Find an ASE shop @ Shop Locator - ASE
Google each for reviews especially in Yelp, Facebook, BBB.

Ask seller if cruise control, if equipped recall work completed by dealership? Call dealer & have VIN ready to confirm or check status @ https://www.safercar.gov
"Summary: ON CERTAIN PICKUP TRUCKS, PASSENGER VEHICLES, SPORT UTILITY VEHICLES, AND MOTOR HOMES CHASSIS, THE SPEED CONTROL DEACTIVATION SWITCH MAY, UNDER CERTAIN CONDITIONS, LEAK INTERNALLY AND THEN OVERHEAT, SMOKE, OR BURN. THIS COULD RESULT IN AN UNDERHOOD FIRE."
To confirm current status, use this guide by jowens1126 @ 93 & 94-96 Cruise Control Recalls Repair
Note that 93 recall is different than the 94-96.

Check Vehicle Identification Number (VIN) for 80-96 Model Year & Engine Type by NHTSA @ Welcome to VIN Decoding :: provided by vPIC

Our Navy Federal Credit Union used to suggest using https://www.nadaguides.com for finding the "value" of a vehicle.

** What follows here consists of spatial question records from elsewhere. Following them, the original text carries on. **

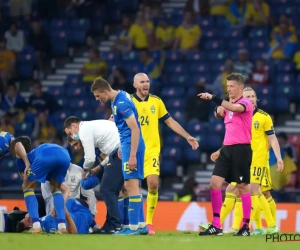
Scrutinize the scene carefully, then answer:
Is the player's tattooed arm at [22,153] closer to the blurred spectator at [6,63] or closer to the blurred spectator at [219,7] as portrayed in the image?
the blurred spectator at [6,63]

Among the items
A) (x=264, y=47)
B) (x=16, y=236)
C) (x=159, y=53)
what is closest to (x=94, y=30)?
(x=159, y=53)

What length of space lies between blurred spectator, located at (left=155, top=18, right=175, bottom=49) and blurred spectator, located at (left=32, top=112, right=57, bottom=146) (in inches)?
126

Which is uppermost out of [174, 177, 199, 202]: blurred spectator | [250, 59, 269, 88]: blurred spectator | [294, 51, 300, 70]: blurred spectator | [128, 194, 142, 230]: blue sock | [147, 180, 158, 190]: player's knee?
[294, 51, 300, 70]: blurred spectator

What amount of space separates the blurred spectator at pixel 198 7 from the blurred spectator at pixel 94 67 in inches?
93.4

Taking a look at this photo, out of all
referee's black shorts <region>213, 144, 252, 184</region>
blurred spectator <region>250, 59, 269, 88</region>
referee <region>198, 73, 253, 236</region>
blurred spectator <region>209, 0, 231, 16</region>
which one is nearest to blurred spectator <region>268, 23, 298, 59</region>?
blurred spectator <region>250, 59, 269, 88</region>

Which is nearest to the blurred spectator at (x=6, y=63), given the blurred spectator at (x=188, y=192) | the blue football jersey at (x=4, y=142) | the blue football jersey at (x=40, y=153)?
the blurred spectator at (x=188, y=192)

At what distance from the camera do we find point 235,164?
39.1 ft

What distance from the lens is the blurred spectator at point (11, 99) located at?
21297 millimetres

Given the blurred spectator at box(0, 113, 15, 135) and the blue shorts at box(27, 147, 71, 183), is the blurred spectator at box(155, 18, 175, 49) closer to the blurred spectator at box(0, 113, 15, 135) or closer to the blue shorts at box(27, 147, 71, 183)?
the blurred spectator at box(0, 113, 15, 135)

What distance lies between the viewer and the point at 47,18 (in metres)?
23.6

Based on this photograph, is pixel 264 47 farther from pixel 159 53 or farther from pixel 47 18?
pixel 47 18

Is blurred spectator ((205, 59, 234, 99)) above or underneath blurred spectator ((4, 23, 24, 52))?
underneath

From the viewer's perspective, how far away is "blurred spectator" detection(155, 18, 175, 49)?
70.8ft

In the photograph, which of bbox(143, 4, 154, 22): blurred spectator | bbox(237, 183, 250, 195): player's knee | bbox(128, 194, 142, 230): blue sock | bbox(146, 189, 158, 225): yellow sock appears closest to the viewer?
bbox(128, 194, 142, 230): blue sock
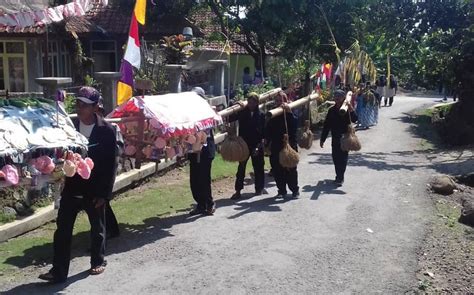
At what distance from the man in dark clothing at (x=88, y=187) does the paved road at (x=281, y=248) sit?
12.2 inches

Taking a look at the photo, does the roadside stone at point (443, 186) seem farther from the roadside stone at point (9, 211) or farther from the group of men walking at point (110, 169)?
the roadside stone at point (9, 211)

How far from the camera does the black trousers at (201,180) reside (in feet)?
26.7

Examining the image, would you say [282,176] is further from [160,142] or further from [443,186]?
A: [443,186]

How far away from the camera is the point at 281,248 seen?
681 centimetres

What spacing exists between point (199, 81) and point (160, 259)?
8.49m

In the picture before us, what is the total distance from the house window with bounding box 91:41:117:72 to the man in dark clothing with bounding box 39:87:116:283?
1940 cm

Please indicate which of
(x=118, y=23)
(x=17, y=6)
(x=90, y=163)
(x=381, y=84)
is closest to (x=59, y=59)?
(x=118, y=23)

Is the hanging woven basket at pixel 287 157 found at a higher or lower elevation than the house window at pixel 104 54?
lower

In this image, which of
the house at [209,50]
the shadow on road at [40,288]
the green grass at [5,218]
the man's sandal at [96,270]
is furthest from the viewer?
the house at [209,50]

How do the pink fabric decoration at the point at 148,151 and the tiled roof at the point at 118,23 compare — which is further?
the tiled roof at the point at 118,23

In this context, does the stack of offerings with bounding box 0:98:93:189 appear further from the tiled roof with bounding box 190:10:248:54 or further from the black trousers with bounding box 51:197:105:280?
the tiled roof with bounding box 190:10:248:54

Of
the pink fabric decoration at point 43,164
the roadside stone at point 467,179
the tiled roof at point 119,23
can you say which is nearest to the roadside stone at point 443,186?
the roadside stone at point 467,179

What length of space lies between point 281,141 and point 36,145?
4.89 meters

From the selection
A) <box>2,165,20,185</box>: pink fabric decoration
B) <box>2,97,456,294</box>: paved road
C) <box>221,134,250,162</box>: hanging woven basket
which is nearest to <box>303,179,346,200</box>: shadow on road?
<box>2,97,456,294</box>: paved road
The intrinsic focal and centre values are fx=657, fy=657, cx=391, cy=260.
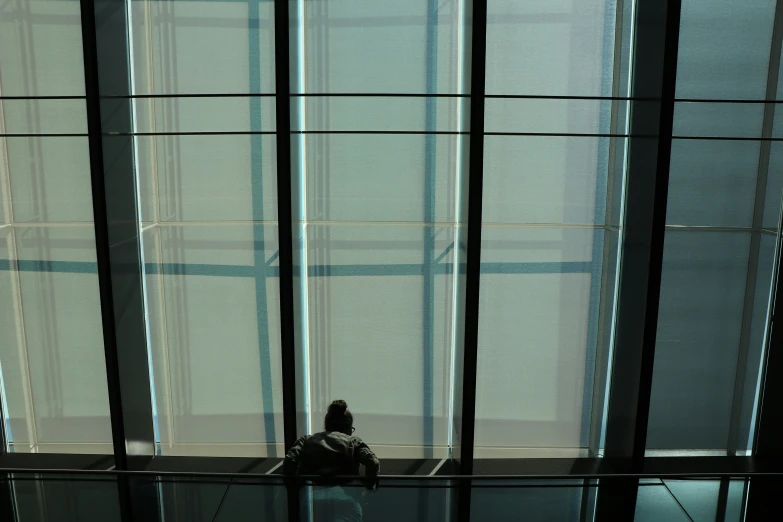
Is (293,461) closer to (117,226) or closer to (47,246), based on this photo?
(117,226)

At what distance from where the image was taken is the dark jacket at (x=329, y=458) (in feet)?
21.5

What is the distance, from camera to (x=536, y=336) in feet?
31.2

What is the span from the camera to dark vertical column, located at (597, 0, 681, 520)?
26.5 feet

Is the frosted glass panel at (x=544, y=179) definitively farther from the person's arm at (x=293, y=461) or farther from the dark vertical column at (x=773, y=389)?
the person's arm at (x=293, y=461)

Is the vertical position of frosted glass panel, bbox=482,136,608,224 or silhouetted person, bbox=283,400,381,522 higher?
frosted glass panel, bbox=482,136,608,224

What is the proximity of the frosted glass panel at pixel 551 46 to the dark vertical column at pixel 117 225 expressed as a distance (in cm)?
490

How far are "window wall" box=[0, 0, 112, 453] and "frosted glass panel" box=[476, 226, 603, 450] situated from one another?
18.4ft

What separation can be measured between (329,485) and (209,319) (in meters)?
3.95

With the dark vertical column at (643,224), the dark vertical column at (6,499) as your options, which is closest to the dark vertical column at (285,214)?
the dark vertical column at (6,499)

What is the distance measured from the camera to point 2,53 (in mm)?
8758

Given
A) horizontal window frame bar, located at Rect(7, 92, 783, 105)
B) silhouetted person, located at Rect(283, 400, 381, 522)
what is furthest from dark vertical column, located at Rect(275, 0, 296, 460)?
silhouetted person, located at Rect(283, 400, 381, 522)

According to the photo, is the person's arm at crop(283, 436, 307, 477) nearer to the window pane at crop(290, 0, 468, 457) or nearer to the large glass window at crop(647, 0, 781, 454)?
the window pane at crop(290, 0, 468, 457)

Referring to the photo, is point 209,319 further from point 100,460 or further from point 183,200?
point 100,460

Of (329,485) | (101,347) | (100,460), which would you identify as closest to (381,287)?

Order a CARFAX™. Although not all accident info May not be provided, other important info is provided @ https://www.carfax.com

VINCheck® by National Insurance Crime Bureau is a free service provided to the public to assist in determining if a"... vehicle has been reported as stolen, but not recovered, or has been reported as a salvage vehicle by cooperating NICB member insurance companies. To perform a search, a vehicle identification number (VIN) is required. A maximum of five searches can be conducted within a 24-hour period per IP address." @ VINCheck® | National Insurance Crime Bureau

While you take a test drive, have someone stay behind or follow and check for leak puddles, exhaust smoke, tire shimmy, etc.

Besides the usual visual, driveability and leak checks, look for:
Engine Oil level: If the oil level is low, chances are the engine uses oil or leaks. Beware of water in the oil (there is probably a cracked block or bad head gasket), or thin, dirty oil with a distinct gasoline smell (this may indicate internal engine problems).
Oil pan rust - our's formed spots @ 62k miles - sand it down and prime/paint it w/Rust Bullet Automotive) & high temp. paint - too time-consuming replacement for such a basic thing as not having better gauge and paint by Ford
Try opening and closing tailgate and moving glass
Radiator plastic side seam leaks, esp. during engine cool-down period/overnight - our's leaked @ 50k miles & again just recently - look for leaks after engine has cooled down, esp overnight
Auto tranny - E4OD in 90 to 96 had a lot of improvements made by 96 so look for good shifts and see the maintenance records; fluids/filter should have been changed every 30k miles and less if used for towing.
Pull the transmission dipstick out when the engine is running at normal operating temp. The level should read FULL.
For it and C6 or AOD, look for leaks around pan from (front) Pump seal. Observe color and odor of the fluid. It should be red, not brown or black. Dark brown or black fluid that has distinct burnt odor, indicates a transmission in need of repair or overhaul.
Odor may indicate overheating condition, clutch disc or band failure. Use an absorbent white facial tissue and wipe the fluid level indicator. Examine the stain for evidence of solid particles and for engine coolant signs (gum or varnish on fluid level indicator).
If particles are present in the fluid or there is evidence of engine coolant or water, the transmission pan must be removed for further inspection.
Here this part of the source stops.